Add periodic pandemics to the ageing populations, accelerating rates of chronic disease, innovative technologies and price increases that are already challenging the durability of healthcare systems and the phrase, ‘a perfect storm’ comes to mind.
Prior to this recent challenge*, many countries have managed their health care system budgets by using a variety of prioritisation methods:
- In the case of newer therapies, health technology assessment (HTA) conducted in an environment of accountability and transparency, uses technical judgements of clinical and cost effectiveness to determine the most appropriate use of taxpayers’ money.
- For existing services, a value-based approach, i.e. stop using resources on items that contribute little patient outcomes, has become popular. Unfortunately, even if conducted systematically this is not so straight-forward. As noted by Professor Vlado Perkovic during a 2014 panel discussion, a survey carried out by the ANZ Intensive Care Society found only 5% of treatments given to an intensive care patient were supported by reasonable evidence. Similarly, in primary care, Mark Ebell and colleagues (2017) identified that just 18% of clinical recommendations in the literature were based on consistent, high-quality patient-orientated evidence.

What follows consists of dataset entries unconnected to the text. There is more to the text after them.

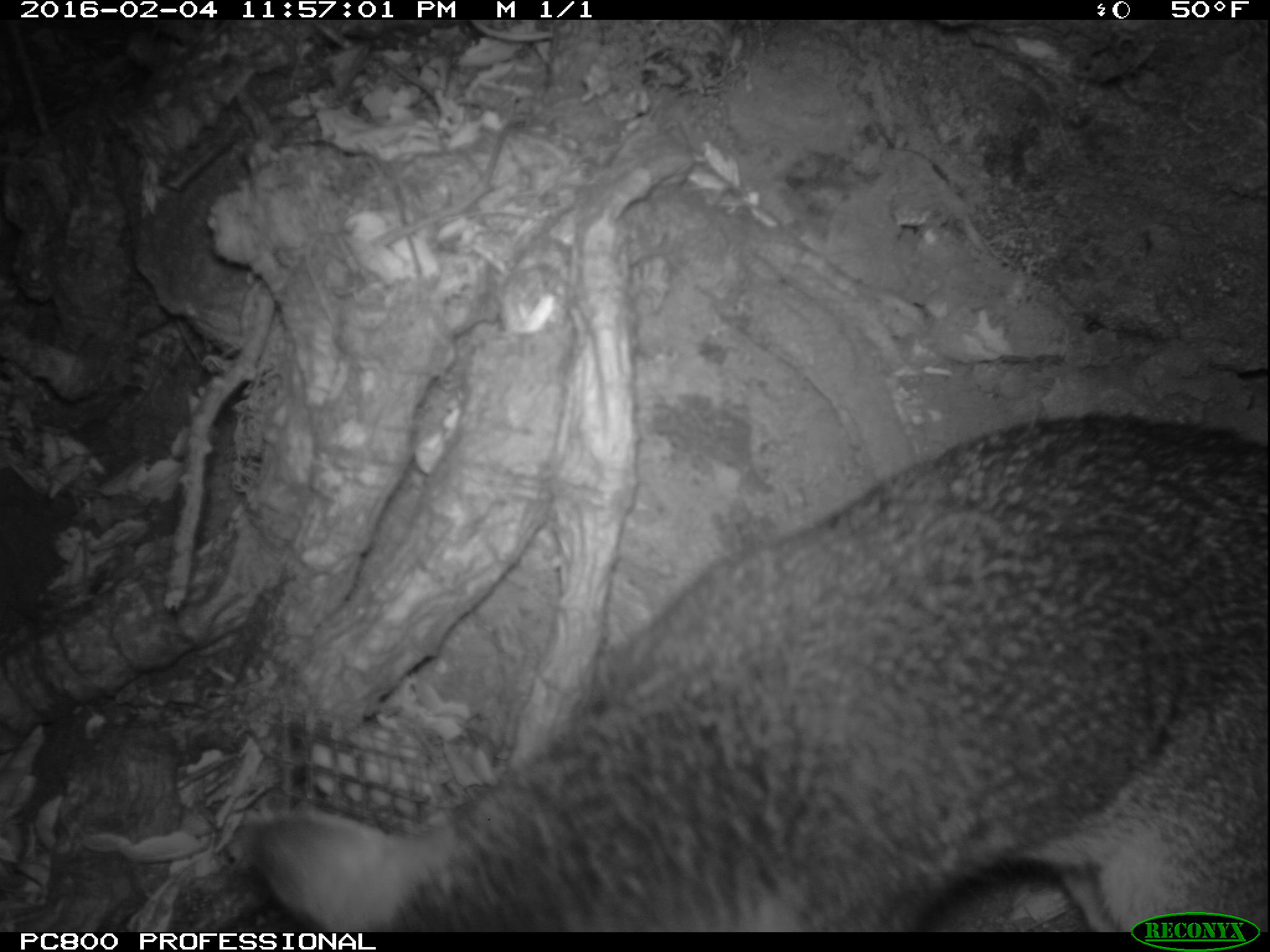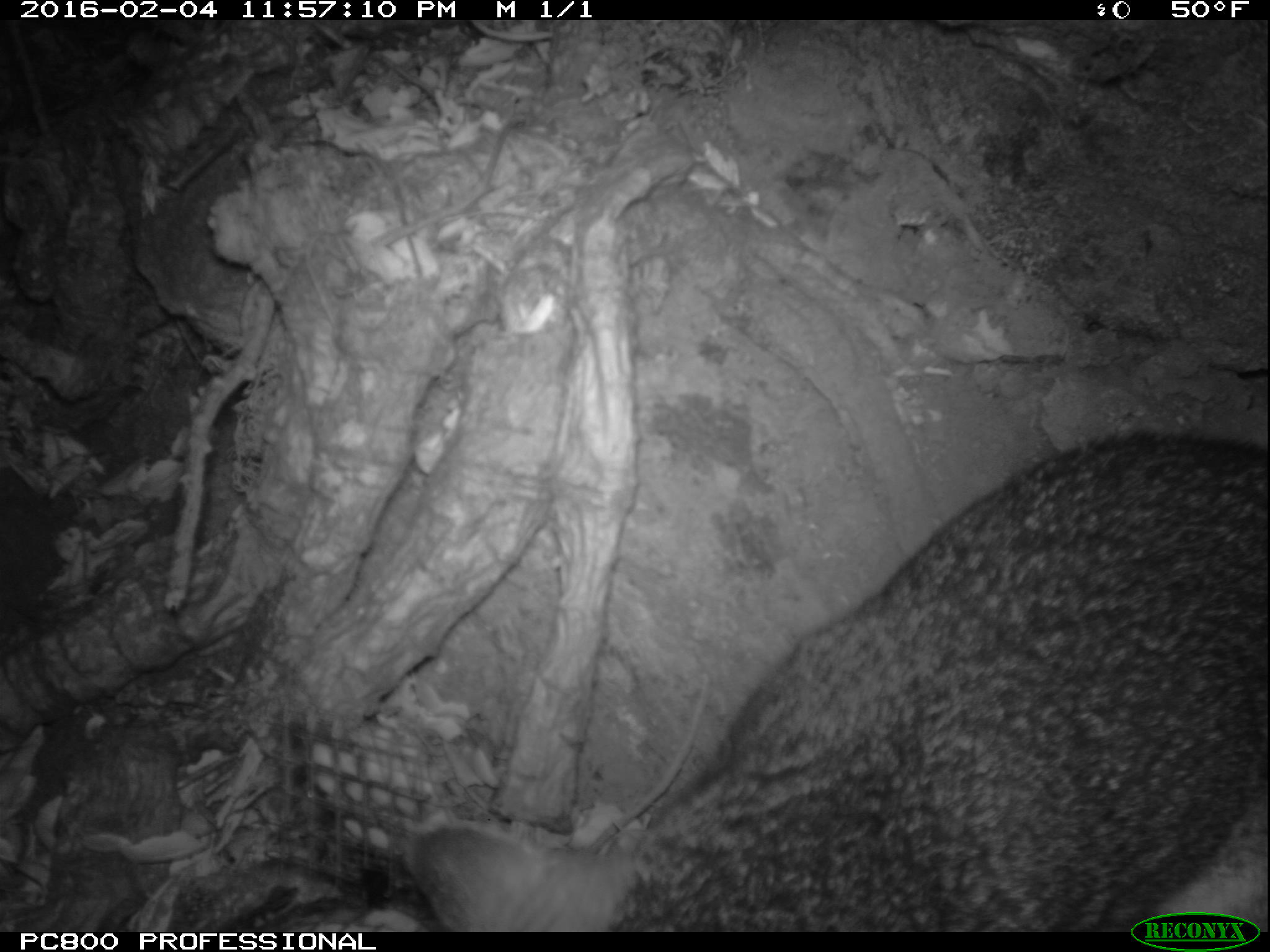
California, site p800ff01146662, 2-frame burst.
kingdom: Animalia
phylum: Chordata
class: Mammalia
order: Carnivora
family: Canidae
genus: Urocyon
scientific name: Urocyon littoralis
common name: island fox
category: fox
Fox (island fox) (Urocyon littoralis).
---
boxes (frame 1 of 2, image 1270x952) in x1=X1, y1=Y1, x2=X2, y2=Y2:
fox: x1=244, y1=416, x2=1269, y2=934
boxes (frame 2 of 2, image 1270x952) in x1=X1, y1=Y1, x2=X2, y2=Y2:
fox: x1=407, y1=429, x2=1269, y2=932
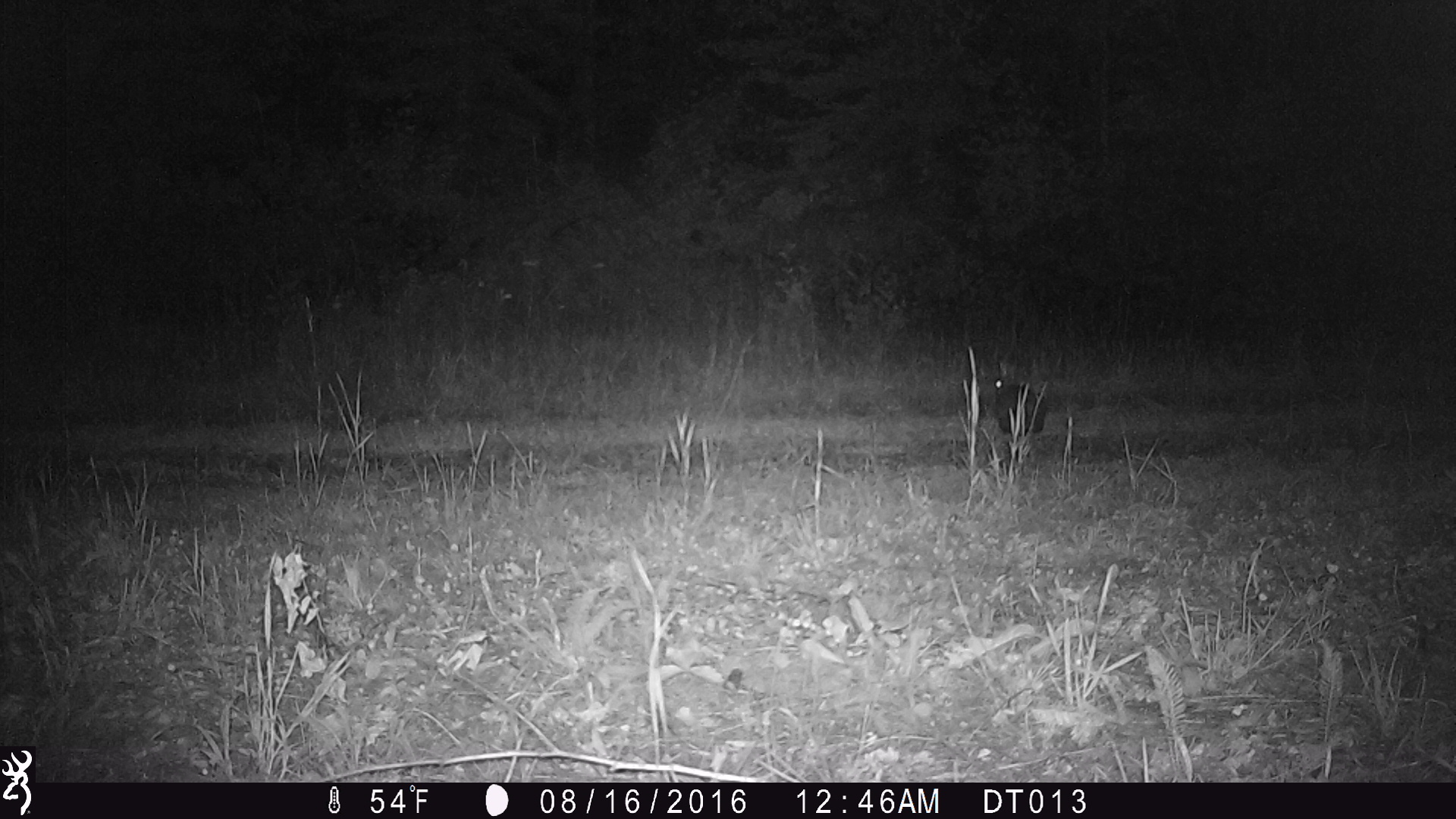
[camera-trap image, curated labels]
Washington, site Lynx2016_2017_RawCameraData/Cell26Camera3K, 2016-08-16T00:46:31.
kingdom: Animalia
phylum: Chordata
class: Mammalia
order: Lagomorpha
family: Leporidae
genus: Lepus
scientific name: Lepus americanus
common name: snowshoe hare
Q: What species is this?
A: Lepus americanus (snowshoe hare).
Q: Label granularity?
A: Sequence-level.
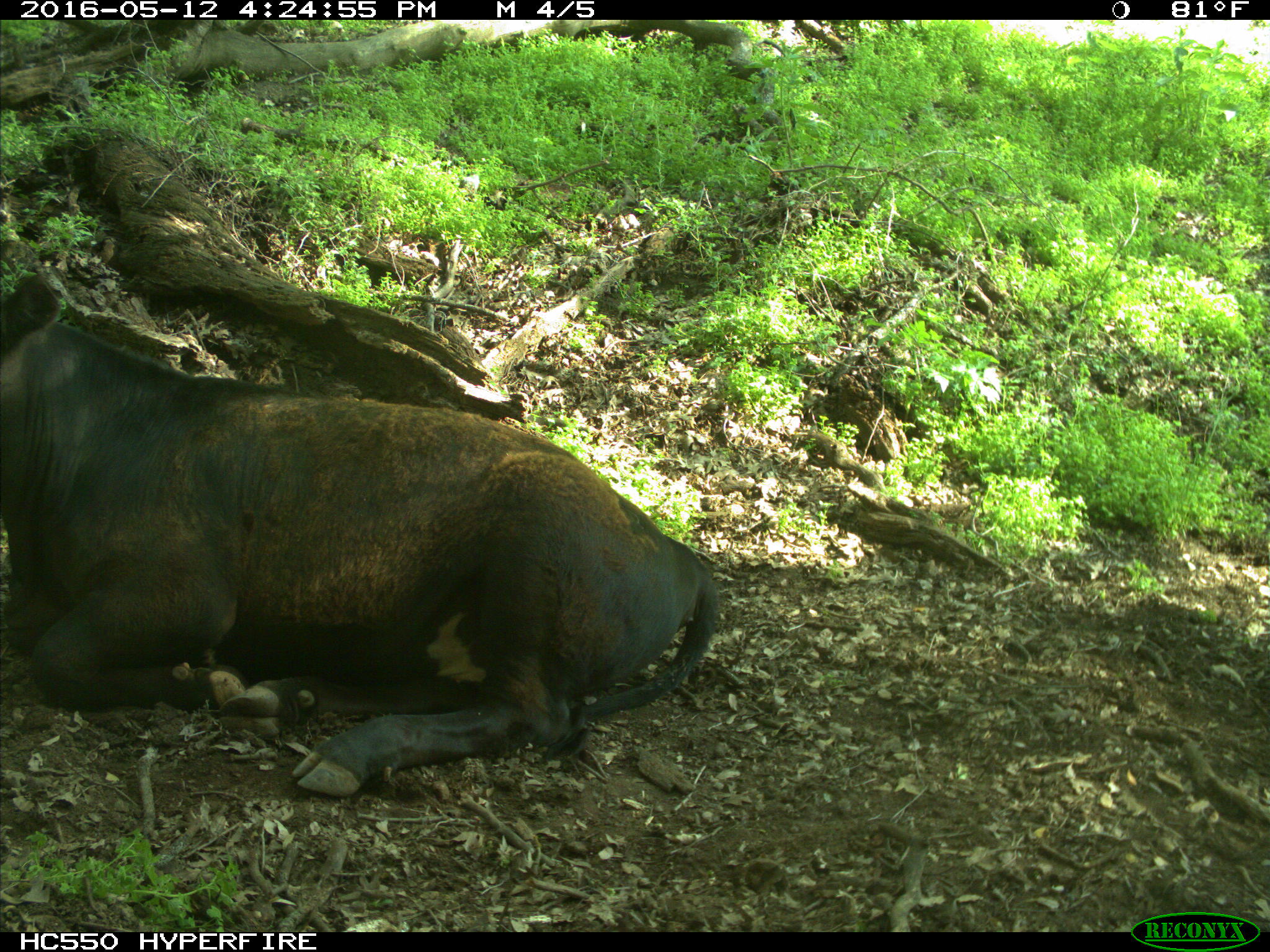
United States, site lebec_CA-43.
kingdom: Animalia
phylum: Chordata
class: Mammalia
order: Artiodactyla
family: Bovidae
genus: Bos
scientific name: Bos taurus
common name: domestic cow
Bos taurus (domestic cow).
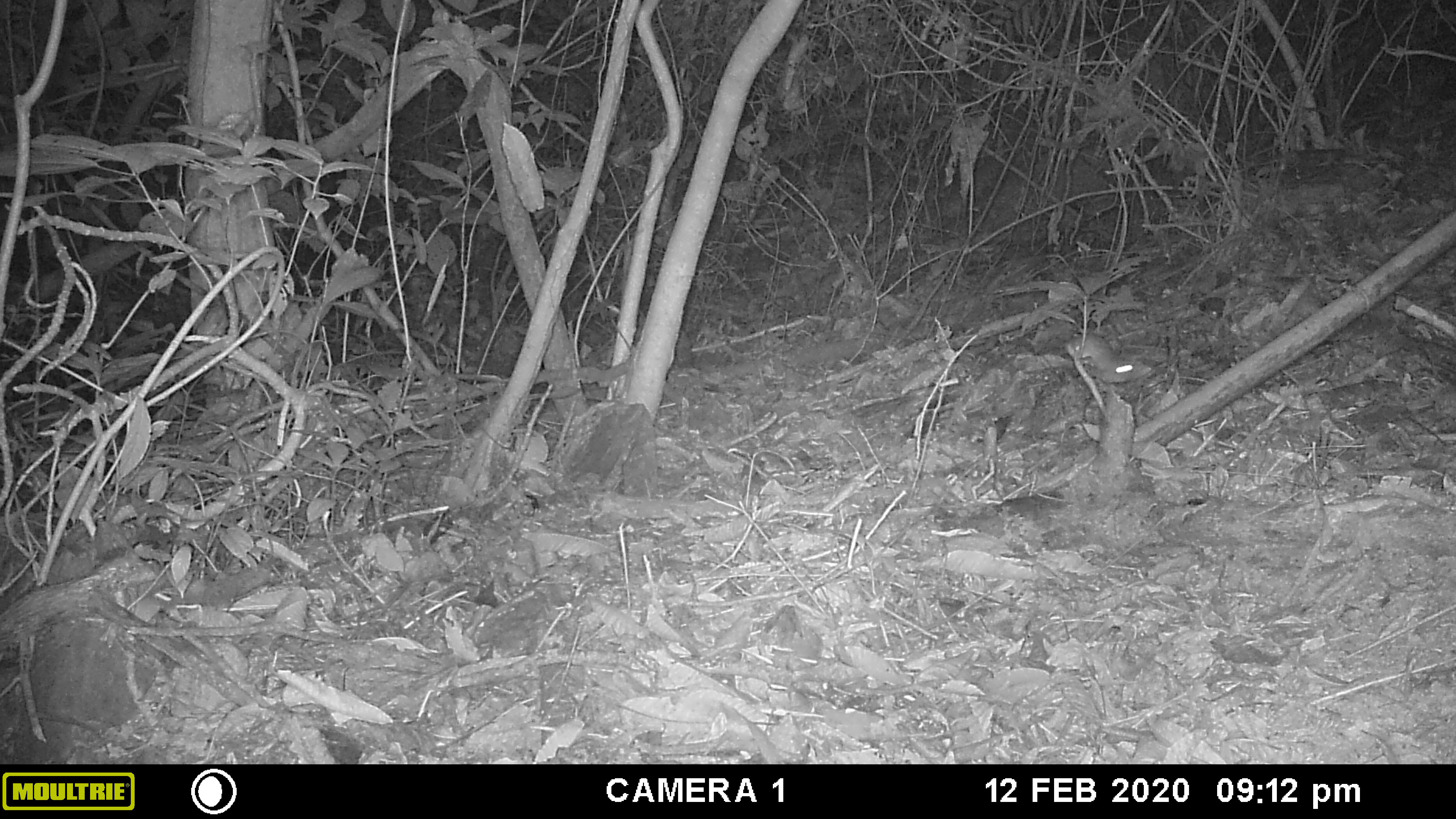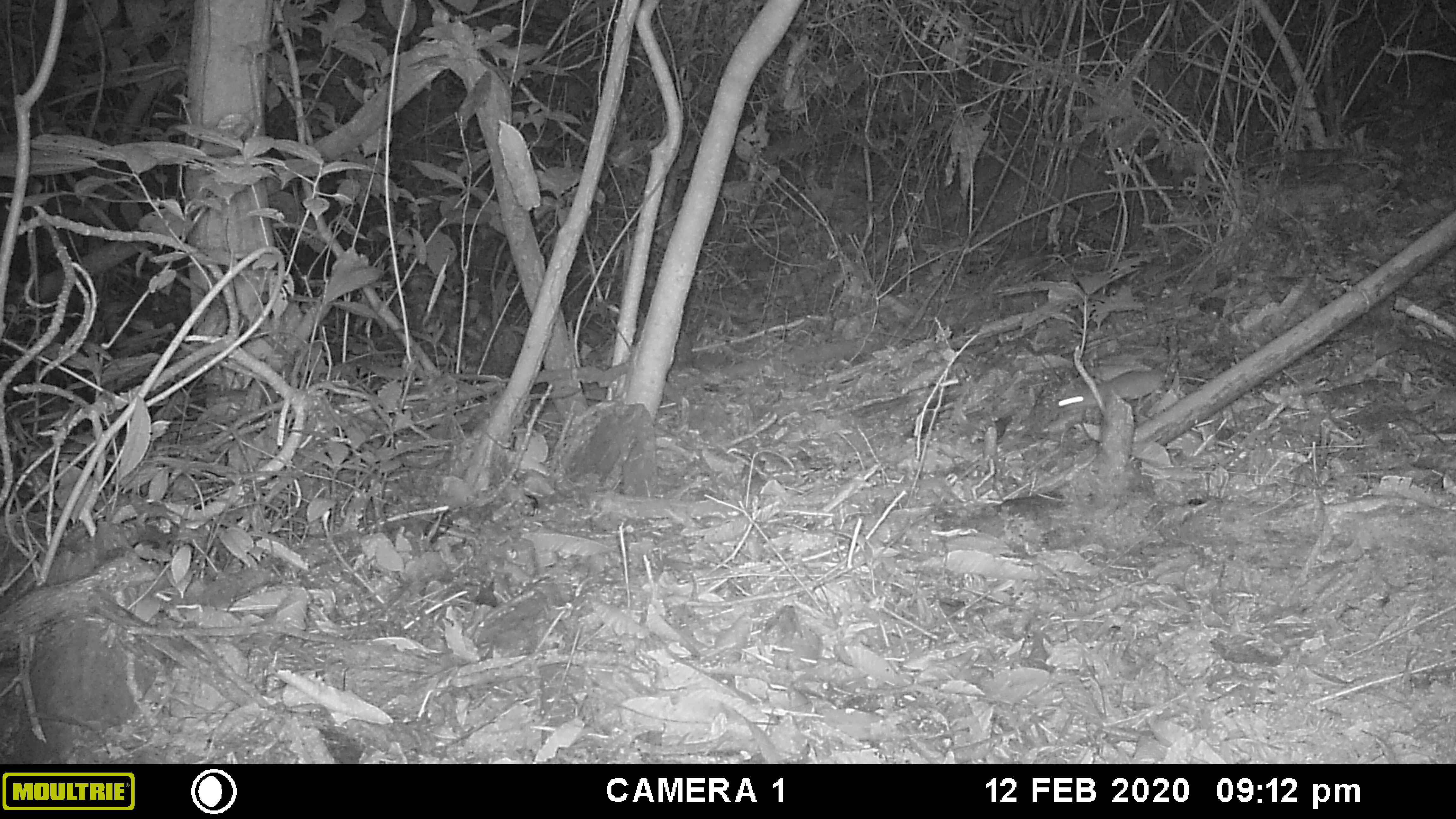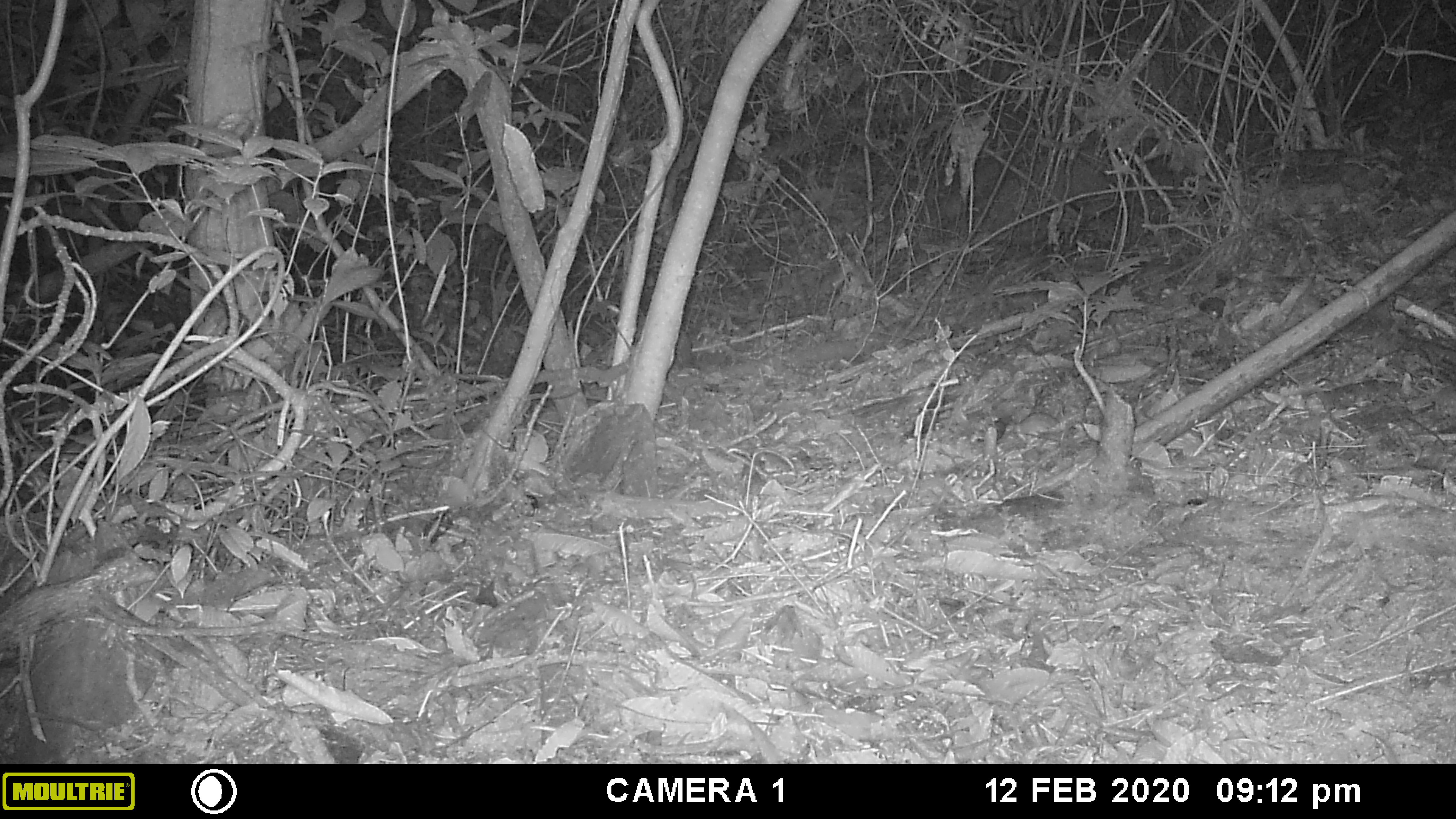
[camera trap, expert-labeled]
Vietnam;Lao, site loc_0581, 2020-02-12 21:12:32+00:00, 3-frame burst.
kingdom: Animalia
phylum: Chordata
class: Mammalia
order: Rodentia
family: Muridae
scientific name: Muridae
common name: old-world mice and rats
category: unidentified murid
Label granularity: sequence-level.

- A similar focus on system and process inefficiencies and waste have been successful. For example, the UK ‘Sustainable Development Unit’ measured an 11% reduction in greenhouse gas emissions attributable to the NHS between 2007 and 2015 (in line with targets) while the level of health care activity rose by 18%. By 2017, the ﬁnancial savings associated with this environmental sustainability (mainly energy, waste and water) rose to £90 (AU$182) million annually (Pencheon 2018). There are no shortage of ideas on ways to tackle inefficiencies and waste (see Bennett 2013), however in healthcare systems under strain, who has the time?
- In an effort to tackle ‘the crisis of medical excess’, Cochrane Collaboration launched a new field, Cochrane Sustainable Health last year. The aim is to engage its global network to focus on highlighting the overuse of medical diagnostics and treatments which harm people and also consume scarce resources leading to underdiagnosis and underuse in other areas.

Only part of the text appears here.